I've downloaded the jWasm package and I think your example will help. Thank you. You're one of the jWasm contributors?

Gunther
You have to know the facts before you can distort them.

qWord

Quote from: Gunther on October 12, 2012, 11:59:49 AM
You're one of the jWasm contributors?
yes, bug reports for jWasm and WinInc  :P
MREAL macros - when you need floating point arithmetic while assembling!

Gunther

Hi qWord,

Quote from: qWord on October 12, 2012, 12:16:55 PM
yes, bug reports for jWasm and WinInc  :P

I hope it's not much to do for tracking bugs. Jwasm is a well written tool and rock solid, so far as I know.

Gunther
You have to know the facts before you can distort them.

frktons

#7
Quote from: Gunther on October 12, 2012, 10:52:17 AM
That question isn't relevant for every application, but there could be situations where a large amount of multimedia registers are in use.
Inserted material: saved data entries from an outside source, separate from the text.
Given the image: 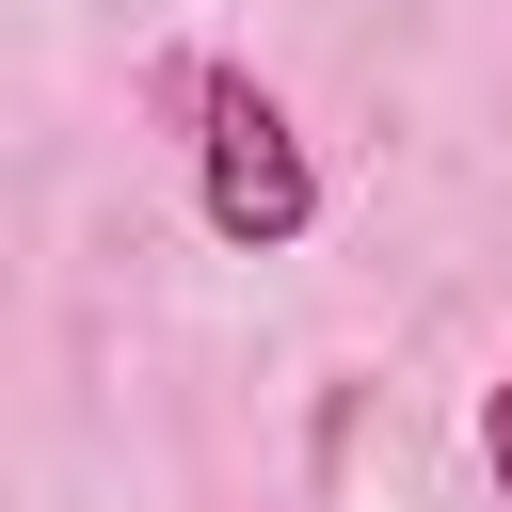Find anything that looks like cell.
<instances>
[{
	"label": "cell",
	"mask_w": 512,
	"mask_h": 512,
	"mask_svg": "<svg viewBox=\"0 0 512 512\" xmlns=\"http://www.w3.org/2000/svg\"><path fill=\"white\" fill-rule=\"evenodd\" d=\"M176 96L208 112V128H192V208H208V240H240V256H288V240L320 224L304 128H288L256 80H224V64H176Z\"/></svg>",
	"instance_id": "obj_1"
},
{
	"label": "cell",
	"mask_w": 512,
	"mask_h": 512,
	"mask_svg": "<svg viewBox=\"0 0 512 512\" xmlns=\"http://www.w3.org/2000/svg\"><path fill=\"white\" fill-rule=\"evenodd\" d=\"M480 464H496V496H512V368H496V400H480Z\"/></svg>",
	"instance_id": "obj_2"
}]
</instances>
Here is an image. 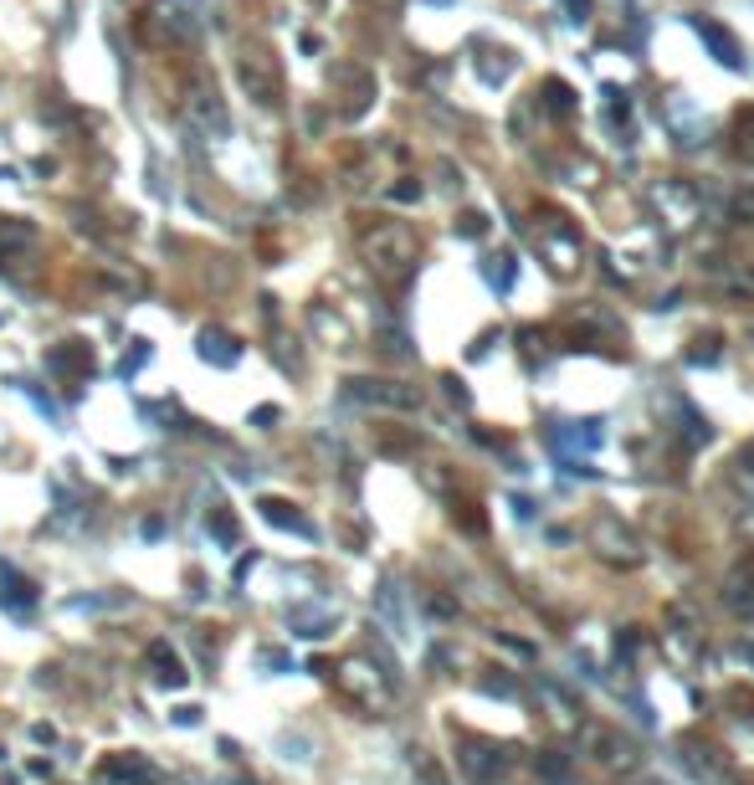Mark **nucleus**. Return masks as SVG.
<instances>
[{
	"instance_id": "obj_9",
	"label": "nucleus",
	"mask_w": 754,
	"mask_h": 785,
	"mask_svg": "<svg viewBox=\"0 0 754 785\" xmlns=\"http://www.w3.org/2000/svg\"><path fill=\"white\" fill-rule=\"evenodd\" d=\"M309 329L328 344V350H344V344L355 340V329L344 324V313H334L328 303H309Z\"/></svg>"
},
{
	"instance_id": "obj_17",
	"label": "nucleus",
	"mask_w": 754,
	"mask_h": 785,
	"mask_svg": "<svg viewBox=\"0 0 754 785\" xmlns=\"http://www.w3.org/2000/svg\"><path fill=\"white\" fill-rule=\"evenodd\" d=\"M729 139H734V154L754 164V108H740V114H734V133H729Z\"/></svg>"
},
{
	"instance_id": "obj_10",
	"label": "nucleus",
	"mask_w": 754,
	"mask_h": 785,
	"mask_svg": "<svg viewBox=\"0 0 754 785\" xmlns=\"http://www.w3.org/2000/svg\"><path fill=\"white\" fill-rule=\"evenodd\" d=\"M334 83H344V114L349 119L365 114V104H370V93H375V77L365 67H334Z\"/></svg>"
},
{
	"instance_id": "obj_6",
	"label": "nucleus",
	"mask_w": 754,
	"mask_h": 785,
	"mask_svg": "<svg viewBox=\"0 0 754 785\" xmlns=\"http://www.w3.org/2000/svg\"><path fill=\"white\" fill-rule=\"evenodd\" d=\"M139 36L149 46H185L195 36V21L170 0H154L149 11H139Z\"/></svg>"
},
{
	"instance_id": "obj_20",
	"label": "nucleus",
	"mask_w": 754,
	"mask_h": 785,
	"mask_svg": "<svg viewBox=\"0 0 754 785\" xmlns=\"http://www.w3.org/2000/svg\"><path fill=\"white\" fill-rule=\"evenodd\" d=\"M370 6H380V11H390V6H400V0H370Z\"/></svg>"
},
{
	"instance_id": "obj_18",
	"label": "nucleus",
	"mask_w": 754,
	"mask_h": 785,
	"mask_svg": "<svg viewBox=\"0 0 754 785\" xmlns=\"http://www.w3.org/2000/svg\"><path fill=\"white\" fill-rule=\"evenodd\" d=\"M211 534H216V539H222V545L226 549H231V545H237V519H231V514H226V504H216V508H211Z\"/></svg>"
},
{
	"instance_id": "obj_5",
	"label": "nucleus",
	"mask_w": 754,
	"mask_h": 785,
	"mask_svg": "<svg viewBox=\"0 0 754 785\" xmlns=\"http://www.w3.org/2000/svg\"><path fill=\"white\" fill-rule=\"evenodd\" d=\"M93 370H98V359H93V344L88 340H62L46 350V375L57 380L67 396H77V390L93 380Z\"/></svg>"
},
{
	"instance_id": "obj_4",
	"label": "nucleus",
	"mask_w": 754,
	"mask_h": 785,
	"mask_svg": "<svg viewBox=\"0 0 754 785\" xmlns=\"http://www.w3.org/2000/svg\"><path fill=\"white\" fill-rule=\"evenodd\" d=\"M534 247H539V257L549 262V272H560V278H575L580 272L585 247H580V232L564 222V216H545V222L534 226Z\"/></svg>"
},
{
	"instance_id": "obj_7",
	"label": "nucleus",
	"mask_w": 754,
	"mask_h": 785,
	"mask_svg": "<svg viewBox=\"0 0 754 785\" xmlns=\"http://www.w3.org/2000/svg\"><path fill=\"white\" fill-rule=\"evenodd\" d=\"M340 688H344L349 698H359L365 709H380L385 698H390V688L380 682V673H375L370 663H359V657H349V663L340 667Z\"/></svg>"
},
{
	"instance_id": "obj_12",
	"label": "nucleus",
	"mask_w": 754,
	"mask_h": 785,
	"mask_svg": "<svg viewBox=\"0 0 754 785\" xmlns=\"http://www.w3.org/2000/svg\"><path fill=\"white\" fill-rule=\"evenodd\" d=\"M349 396L380 400V406H416L421 400L411 386H396V380H349Z\"/></svg>"
},
{
	"instance_id": "obj_3",
	"label": "nucleus",
	"mask_w": 754,
	"mask_h": 785,
	"mask_svg": "<svg viewBox=\"0 0 754 785\" xmlns=\"http://www.w3.org/2000/svg\"><path fill=\"white\" fill-rule=\"evenodd\" d=\"M237 83H241V93H247L251 104H262V108H278L282 104V67H278V57H272L267 46H257V42L241 46Z\"/></svg>"
},
{
	"instance_id": "obj_19",
	"label": "nucleus",
	"mask_w": 754,
	"mask_h": 785,
	"mask_svg": "<svg viewBox=\"0 0 754 785\" xmlns=\"http://www.w3.org/2000/svg\"><path fill=\"white\" fill-rule=\"evenodd\" d=\"M144 359H149V344H144V340H139V344H133V355H123V365H119V375H123V380H129V375H133V370H139V365H144Z\"/></svg>"
},
{
	"instance_id": "obj_13",
	"label": "nucleus",
	"mask_w": 754,
	"mask_h": 785,
	"mask_svg": "<svg viewBox=\"0 0 754 785\" xmlns=\"http://www.w3.org/2000/svg\"><path fill=\"white\" fill-rule=\"evenodd\" d=\"M201 359L216 365V370H231L241 359V344L226 334V329H201Z\"/></svg>"
},
{
	"instance_id": "obj_15",
	"label": "nucleus",
	"mask_w": 754,
	"mask_h": 785,
	"mask_svg": "<svg viewBox=\"0 0 754 785\" xmlns=\"http://www.w3.org/2000/svg\"><path fill=\"white\" fill-rule=\"evenodd\" d=\"M195 114V123L201 129H216V133H226V104L216 98V88H195L191 93V104H185Z\"/></svg>"
},
{
	"instance_id": "obj_16",
	"label": "nucleus",
	"mask_w": 754,
	"mask_h": 785,
	"mask_svg": "<svg viewBox=\"0 0 754 785\" xmlns=\"http://www.w3.org/2000/svg\"><path fill=\"white\" fill-rule=\"evenodd\" d=\"M262 519L267 524H278V529H293V534H303V539H313V524L303 519V514H298L293 504H282V498H262Z\"/></svg>"
},
{
	"instance_id": "obj_8",
	"label": "nucleus",
	"mask_w": 754,
	"mask_h": 785,
	"mask_svg": "<svg viewBox=\"0 0 754 785\" xmlns=\"http://www.w3.org/2000/svg\"><path fill=\"white\" fill-rule=\"evenodd\" d=\"M98 785H154V771L144 755H108L98 765Z\"/></svg>"
},
{
	"instance_id": "obj_2",
	"label": "nucleus",
	"mask_w": 754,
	"mask_h": 785,
	"mask_svg": "<svg viewBox=\"0 0 754 785\" xmlns=\"http://www.w3.org/2000/svg\"><path fill=\"white\" fill-rule=\"evenodd\" d=\"M36 262H42V232L26 216H11V222L0 226V272L26 288L36 278Z\"/></svg>"
},
{
	"instance_id": "obj_1",
	"label": "nucleus",
	"mask_w": 754,
	"mask_h": 785,
	"mask_svg": "<svg viewBox=\"0 0 754 785\" xmlns=\"http://www.w3.org/2000/svg\"><path fill=\"white\" fill-rule=\"evenodd\" d=\"M359 257L375 278L400 282L416 272V257H421V237H416L406 222H375L359 232Z\"/></svg>"
},
{
	"instance_id": "obj_11",
	"label": "nucleus",
	"mask_w": 754,
	"mask_h": 785,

MS says in the x64 Software Conventions for VC that xmm0 - xmm3 are volatile; the other registers xmm4 - xmm15 must be preserved as needed by caller. http://msdn.microsoft.com/en-us/library/9z1stfyw.aspx

Has anyone a clue how to do that in a reasonable manner?

Gunther

Another simple way I can figure, but slower than the stack, is to push them
to RAM variables declared for that use:


.data?

align 16
xmm0_var DB 16 DUP (?)
xmm1_var DB 16 DUP (?)

....

.code

movdqa oword ptr xmm0_var, xmm0 ; push the xmm0 register
movdqa xmm1, oword ptr xmm0_var ; pop it to another xmm register

or a little bit faster:

movaps oword ptr xmm0_var, xmm0          ; push the xmm0 register
pshufd  xmm1, oword ptr xmm0_var, 0E4H ; pop it to another xmm register

There are only two days a year when you can't do anything: one is called yesterday, the other is called tomorrow, so today is the right day to love, believe, do and, above all, live.

Dalai Lama

Gunther

Quote from: frktons on January 15, 2013, 11:20:01 PM
Another simple way I can figure, but slower than the stack, is to push them
to RAM variables declared for that use:


.data?

align 16
xmm0_var DB 16 DUP (?)
xmm1_var DB 16 DUP (?)

....

.code

movdqa oword ptr xmm0_var, xmm0 ; push the xmm0 register
movdqa xmm1, oword ptr xmm0_var ; pop it to another xmm register

or a little bit faster:

movaps oword ptr xmm0_var, xmm0, 0E4H ; push the xmm0 register
pshufd  xmm1, oword ptr xmm0_var, 0E4H ; pop it to another xmm register



yes, of course. Thank you for the answer, Frank.

Gunther
You have to know the facts before you can distort them.